I was also concerned about the story of a differently-abled young man that clearly showed the typical ableist dynamic between sexually awakening young differently-abled boys and able bodied girls who have no understanding of dis/ability. His story seems particularly disheartening as girls laugh at and mock him, all the while pretending to be his friends. In thinking about it juxtaposed against the differently-abled girl in the film, who says she is “addicted to sex”, I wonder how the dynamic of hormones, sexuality, and gender combine with ability to make differently-abled youth particularly vulnerable to exploitation or abuse (in this case jokes and mocking) and how that in turn impacts their own self-expression. As the young man says “I’m still afraid of girls” and his own parents mock him.
There are a lot of pull out clips in this documentary that could foster discussion with youth about oppressions, survival, and their developmental struggles. The documentary has already been included in courses on autobiography and form and would certainly fit in a soc-anth department. It could also be helpful in the Education Department to encourage education students to think about how “behavioral problems” are actual symptomatic of other issues that may need attention or how to help students who are going through things succeed in school and believe in themselves. When I see 3 of 7 girls express negative self-esteem and boys failing or turning to drugs b/c they fear their home lives or their perceived lack of a future, I worry that we are still not doing enough to provide at least one safe place for youth in this world where they can dare to dream. That is not an indictment of middle and high school teachers, who work under much more extreme conditions than I think we professors do, but rather a statement about where practice needs to catch up with theory or praxis needs to better reflect real life.
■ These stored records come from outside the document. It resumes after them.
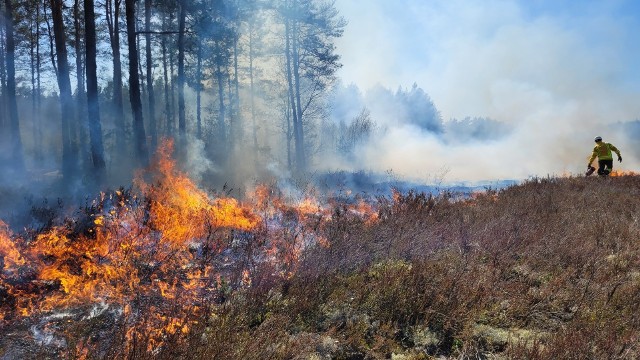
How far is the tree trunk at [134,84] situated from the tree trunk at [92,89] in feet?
3.41

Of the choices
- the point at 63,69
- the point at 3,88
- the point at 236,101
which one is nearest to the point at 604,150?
the point at 63,69

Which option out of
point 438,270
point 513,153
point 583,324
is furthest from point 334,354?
point 513,153

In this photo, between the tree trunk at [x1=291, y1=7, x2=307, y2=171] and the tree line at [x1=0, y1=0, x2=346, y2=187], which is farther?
the tree trunk at [x1=291, y1=7, x2=307, y2=171]

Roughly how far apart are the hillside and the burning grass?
2 centimetres

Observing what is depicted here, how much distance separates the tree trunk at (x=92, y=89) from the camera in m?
11.0

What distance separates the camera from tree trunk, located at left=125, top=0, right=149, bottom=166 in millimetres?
12117

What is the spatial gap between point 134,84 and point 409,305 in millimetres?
12006

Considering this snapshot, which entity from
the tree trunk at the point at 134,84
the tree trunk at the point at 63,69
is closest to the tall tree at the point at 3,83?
the tree trunk at the point at 63,69

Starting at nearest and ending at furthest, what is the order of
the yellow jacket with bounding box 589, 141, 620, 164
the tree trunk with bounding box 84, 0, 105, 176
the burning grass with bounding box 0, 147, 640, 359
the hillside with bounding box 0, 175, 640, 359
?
the hillside with bounding box 0, 175, 640, 359 < the burning grass with bounding box 0, 147, 640, 359 < the tree trunk with bounding box 84, 0, 105, 176 < the yellow jacket with bounding box 589, 141, 620, 164

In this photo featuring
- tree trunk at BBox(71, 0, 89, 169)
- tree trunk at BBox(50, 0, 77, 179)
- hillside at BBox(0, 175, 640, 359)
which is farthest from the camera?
tree trunk at BBox(71, 0, 89, 169)

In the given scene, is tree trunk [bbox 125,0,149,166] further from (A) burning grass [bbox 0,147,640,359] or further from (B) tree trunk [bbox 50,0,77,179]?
(A) burning grass [bbox 0,147,640,359]

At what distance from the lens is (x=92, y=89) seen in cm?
1126

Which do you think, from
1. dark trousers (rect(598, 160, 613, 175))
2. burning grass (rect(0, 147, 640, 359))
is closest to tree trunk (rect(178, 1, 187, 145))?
burning grass (rect(0, 147, 640, 359))

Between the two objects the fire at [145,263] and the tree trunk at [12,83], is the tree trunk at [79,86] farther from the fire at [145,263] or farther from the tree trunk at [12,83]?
the fire at [145,263]
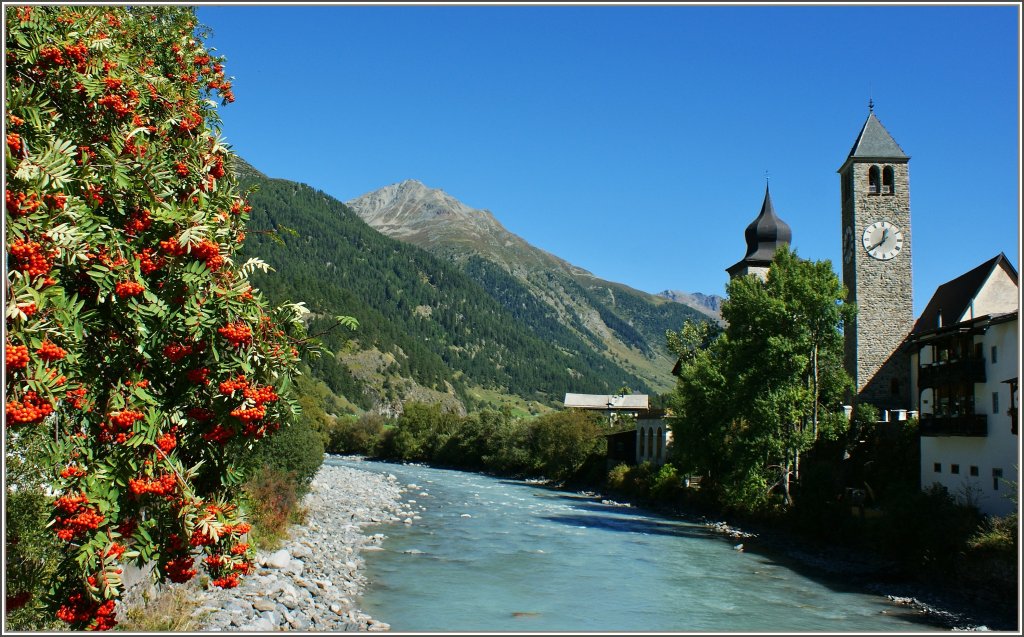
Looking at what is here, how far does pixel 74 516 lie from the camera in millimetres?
6965

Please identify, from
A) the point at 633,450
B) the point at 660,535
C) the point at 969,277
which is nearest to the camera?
the point at 660,535

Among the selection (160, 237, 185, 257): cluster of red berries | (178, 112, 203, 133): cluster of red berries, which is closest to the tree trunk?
(178, 112, 203, 133): cluster of red berries

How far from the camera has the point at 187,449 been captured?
26.1ft

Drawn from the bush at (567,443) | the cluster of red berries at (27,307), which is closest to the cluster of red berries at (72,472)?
the cluster of red berries at (27,307)

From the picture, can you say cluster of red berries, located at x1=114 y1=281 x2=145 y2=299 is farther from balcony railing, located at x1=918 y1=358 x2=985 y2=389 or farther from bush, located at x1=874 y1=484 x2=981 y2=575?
balcony railing, located at x1=918 y1=358 x2=985 y2=389

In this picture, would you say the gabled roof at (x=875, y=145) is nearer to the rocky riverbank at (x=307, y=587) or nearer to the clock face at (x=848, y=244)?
the clock face at (x=848, y=244)

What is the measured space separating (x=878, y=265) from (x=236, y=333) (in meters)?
49.1

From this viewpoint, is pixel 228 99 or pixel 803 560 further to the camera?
pixel 803 560

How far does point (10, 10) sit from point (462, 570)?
73.7ft

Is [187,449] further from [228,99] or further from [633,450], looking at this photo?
[633,450]

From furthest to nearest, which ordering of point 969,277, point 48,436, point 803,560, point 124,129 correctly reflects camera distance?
point 969,277 → point 803,560 → point 124,129 → point 48,436

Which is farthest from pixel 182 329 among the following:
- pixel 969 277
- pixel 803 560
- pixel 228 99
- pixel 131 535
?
pixel 969 277

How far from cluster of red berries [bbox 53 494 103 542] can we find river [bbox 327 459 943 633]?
1297cm

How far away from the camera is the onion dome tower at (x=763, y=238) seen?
7175cm
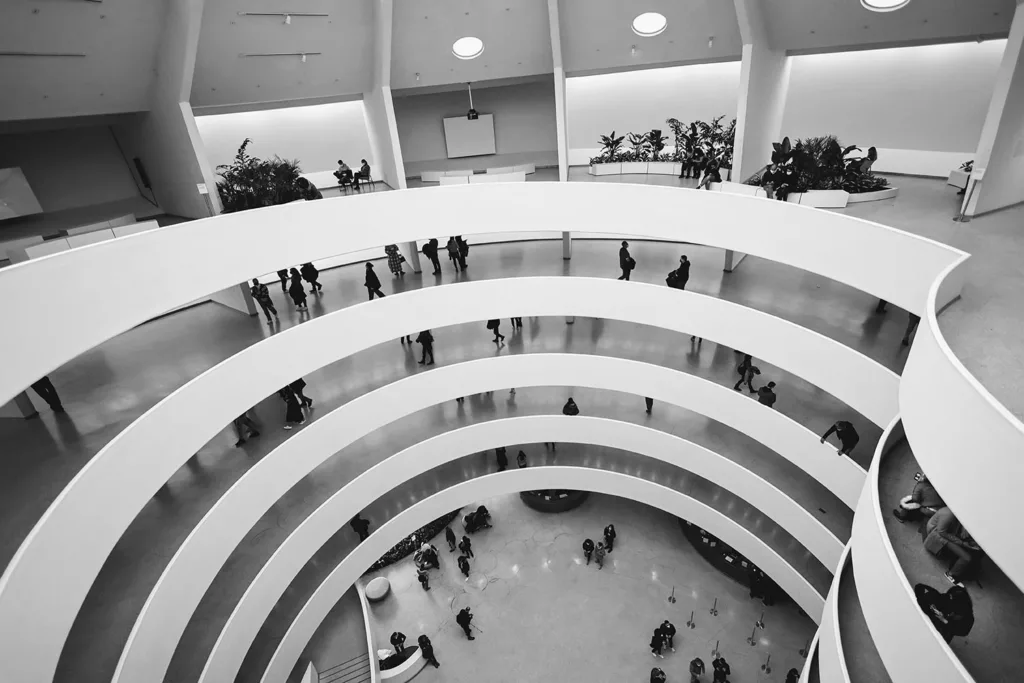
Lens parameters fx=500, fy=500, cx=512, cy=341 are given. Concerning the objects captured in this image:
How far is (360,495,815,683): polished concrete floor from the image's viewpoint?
1484 cm

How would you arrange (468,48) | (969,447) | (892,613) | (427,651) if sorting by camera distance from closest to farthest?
(969,447), (892,613), (427,651), (468,48)

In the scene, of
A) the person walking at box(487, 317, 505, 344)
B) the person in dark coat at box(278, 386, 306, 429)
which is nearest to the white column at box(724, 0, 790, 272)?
the person walking at box(487, 317, 505, 344)

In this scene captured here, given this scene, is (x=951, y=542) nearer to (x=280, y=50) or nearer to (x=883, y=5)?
(x=883, y=5)

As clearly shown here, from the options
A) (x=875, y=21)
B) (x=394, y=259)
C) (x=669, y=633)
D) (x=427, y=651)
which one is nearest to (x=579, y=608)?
(x=669, y=633)

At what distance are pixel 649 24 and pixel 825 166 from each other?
7426 millimetres

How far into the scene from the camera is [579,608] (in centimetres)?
1641

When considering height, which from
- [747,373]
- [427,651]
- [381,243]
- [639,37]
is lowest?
[427,651]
Ultimately, if you are interested at all in youth culture this documentary should appeal. If you work with youth, I highly recommend it, but would argue that it needs to be paired with more stories from girls and transgender youth, and might be best used over time as individual stories and discussion. It’s most positive aspect is also the one that will require active participation in discussing the documentary however you view it: highlighting youth’s voices and vision’s of themselves and their worlds unaccompanied by analysis. (However, do not mistake this for free form as this film has been highly edited.)